FIG. 1 is a circuit diagram of a magnetic field detection device showing an embodiment of the present invention,
2A is a diagram showing the magnetization characteristic curve of the sensor core in the case where the magnetic field to be detected H _X = 0 in FIG. 1 and the applicable range in magnetic field detection, and FIG. 2B is the primary side of the sensor core in FIG. 2A. Waveform diagram of AC current and secondary winding voltage, Fig. 3A
Is a diagram showing the magnetization characteristic curve of the sensor core and the applicable range in the magnetic field detection when the magnetic field to be detected H _X > 0 in FIG. 1, and FIG. 3B is the primary side alternating current of the sensor core in FIG. 3A. It is a waveform diagram of the secondary side winding voltage. A, B ... Transformer, A ₁ , B ₁ ... Primary winding, A ₂ ,
B ₂ ... secondary winding, a, b ... sensor core, A ₃ ,
B 3 _...... control winding, D ...... DC power supply, 10 ...... DC current, E ...... AC power source, 9 ...... alternating current, G ...... synchronous rectifier, H ...... frequency selective attenuator, H _X ... … Magnetic field to be detected,
M ₁ ... Discontinuous magnetization range, M ₂ ... Saturation magnetization range, M ₃
...... Rotary magnetization range, F …… Low noise amplifier, I …… Proportional integrator circuit, J …… Amplifier, Rd …… Control current detection resistor, C
₁ , C ₂ , C ₃ ... Resistance.

Claims (1)

[Claims] 1. Using two sensor cores forming an open magnetic circuit, and connecting an AC power supply and a DC power supply in series or in parallel to the primary winding of each sensor core to superimpose an AC current and a DC current. Then, the alternating current excites the sensor cores to apply an alternating magnetic field, and the direct current causes a direct current deviation magnetic field in the same direction to the detected magnetic field to the one sensor core and the other sensor. A DC bias magnetic field in the opposite direction to the magnetic field to be detected is applied to the core, and the magnitude of each bias magnetic field due to the DC current that magnetizes each sensor core is larger than the non-continuous magnetization range of the sensor core. , The detected magnetic field is sensed in the non-linear region, and a change in the induced electromotive force corresponding to the detected magnetic field is extracted as a signal in the secondary windings of the sensor coils.
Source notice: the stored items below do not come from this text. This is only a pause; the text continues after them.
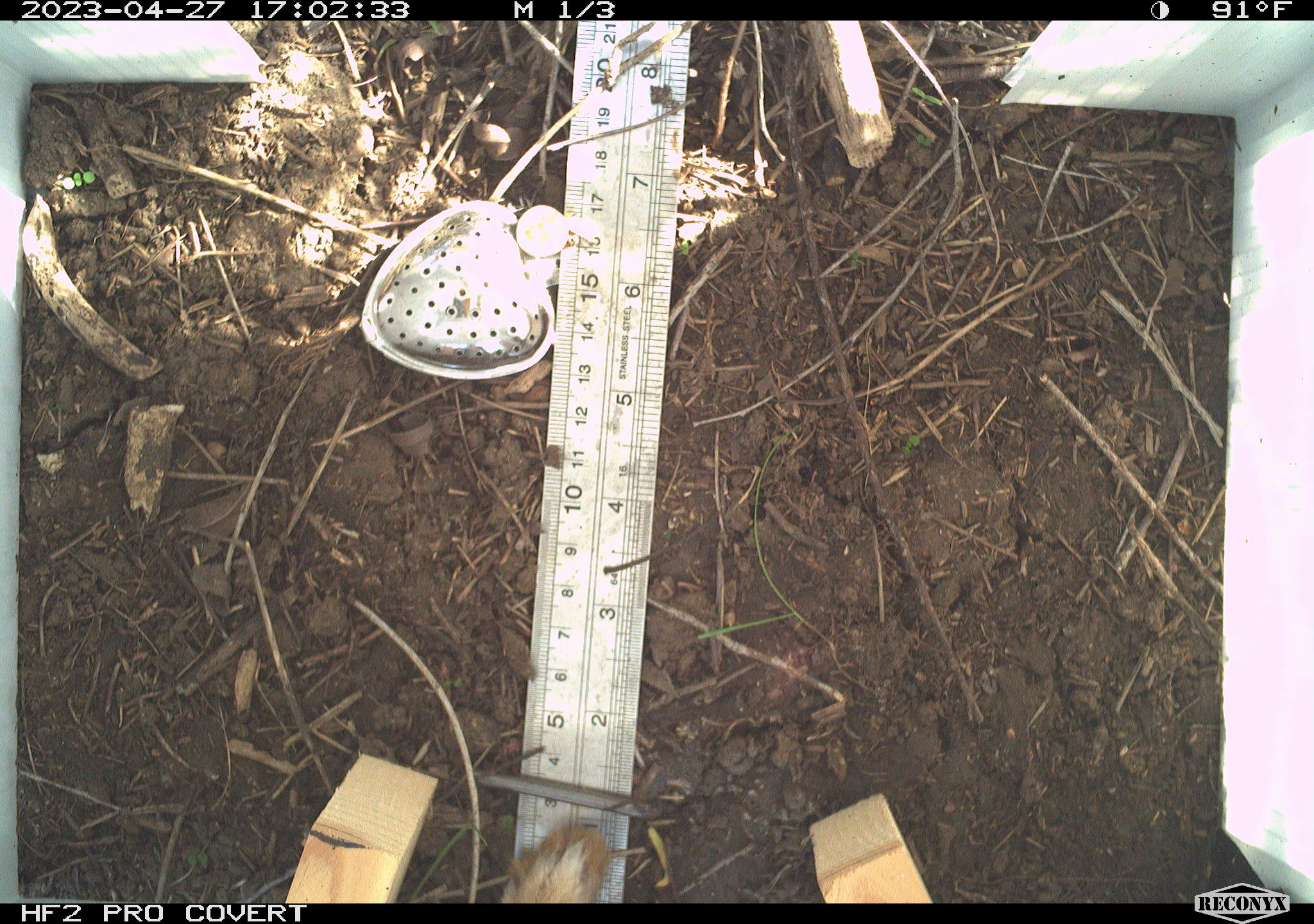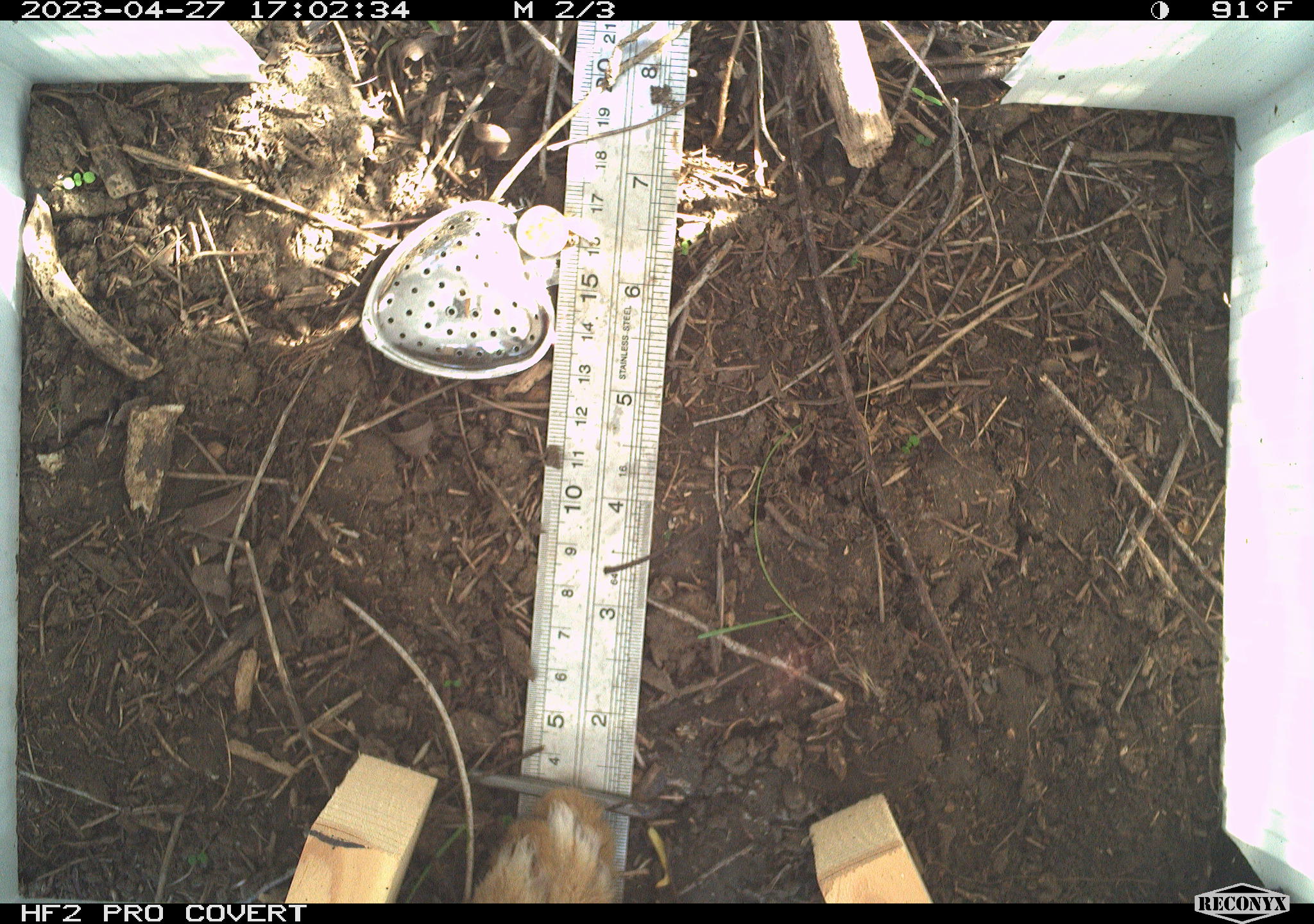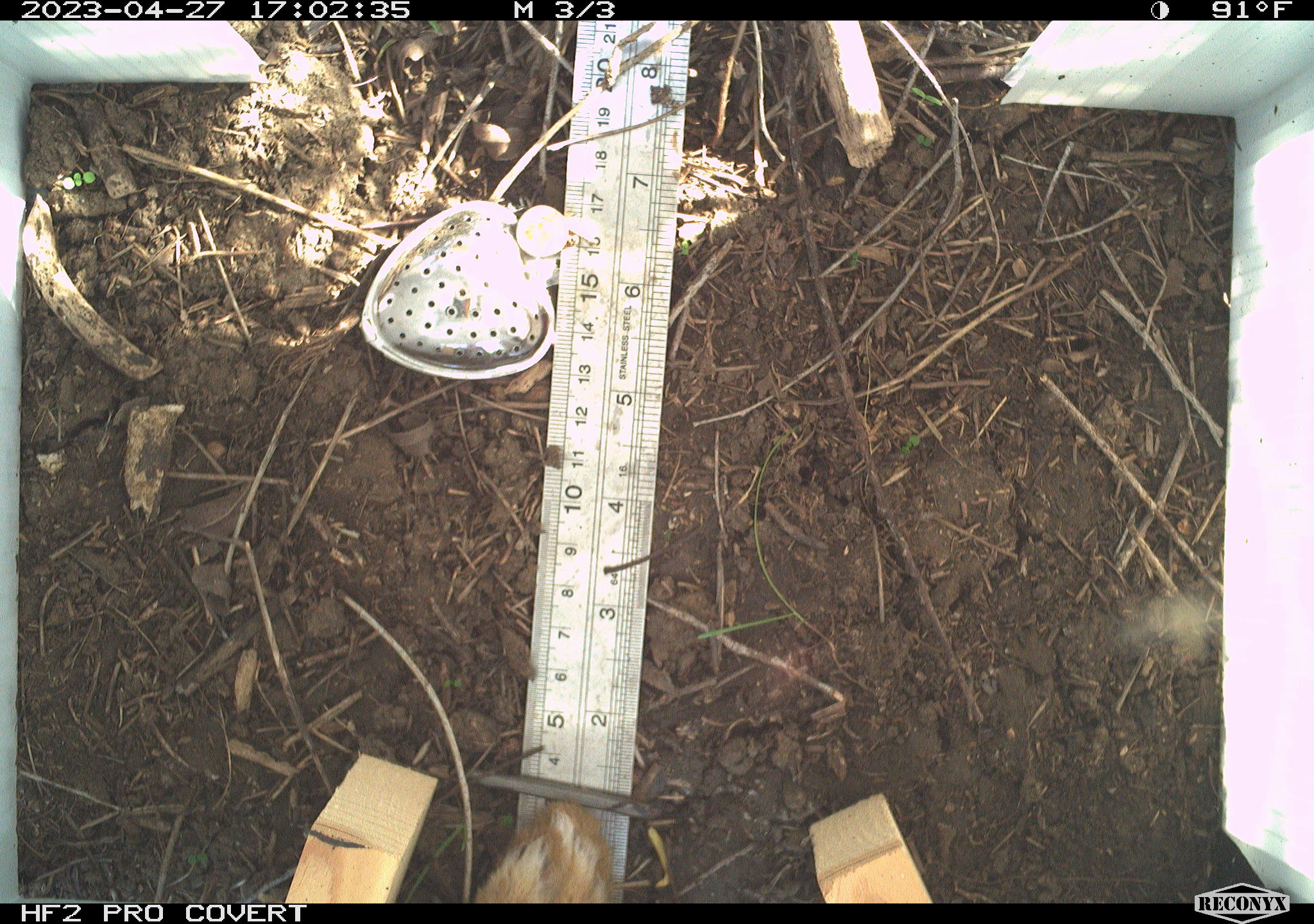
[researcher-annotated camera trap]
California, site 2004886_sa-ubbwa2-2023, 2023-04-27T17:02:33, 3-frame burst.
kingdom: Animalia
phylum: Chordata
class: Mammalia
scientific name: Mammalia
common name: small mammal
Up A synchronous rectifier that rectifies in synchronization with the primary side alternating current and extracts a signal having a polarity corresponding to the direction of the magnetic field to be detected, and a frequency selectivity that extracts a signal obtained by removing the primary side alternating current component from the signal of the synchronous rectifier. An attenuator is further provided, and a control winding is provided on each of the sensor coils. As a control system of the control winding, a detection signal of the frequency selective attenuator and a change amount from the deflection magnetic fields of the both sensor cores are provided. Is provided with a proportional-integral circuit that outputs a control current command signal based on a difference from the target value, and a control current output through the proportional-integral circuit is passed through the control windings. A magnetic field detection device that reversely excites a core to reduce or cancel a change in the induced electromotive force, and detects a measured magnetic field from the control current that reduces or cancels the change.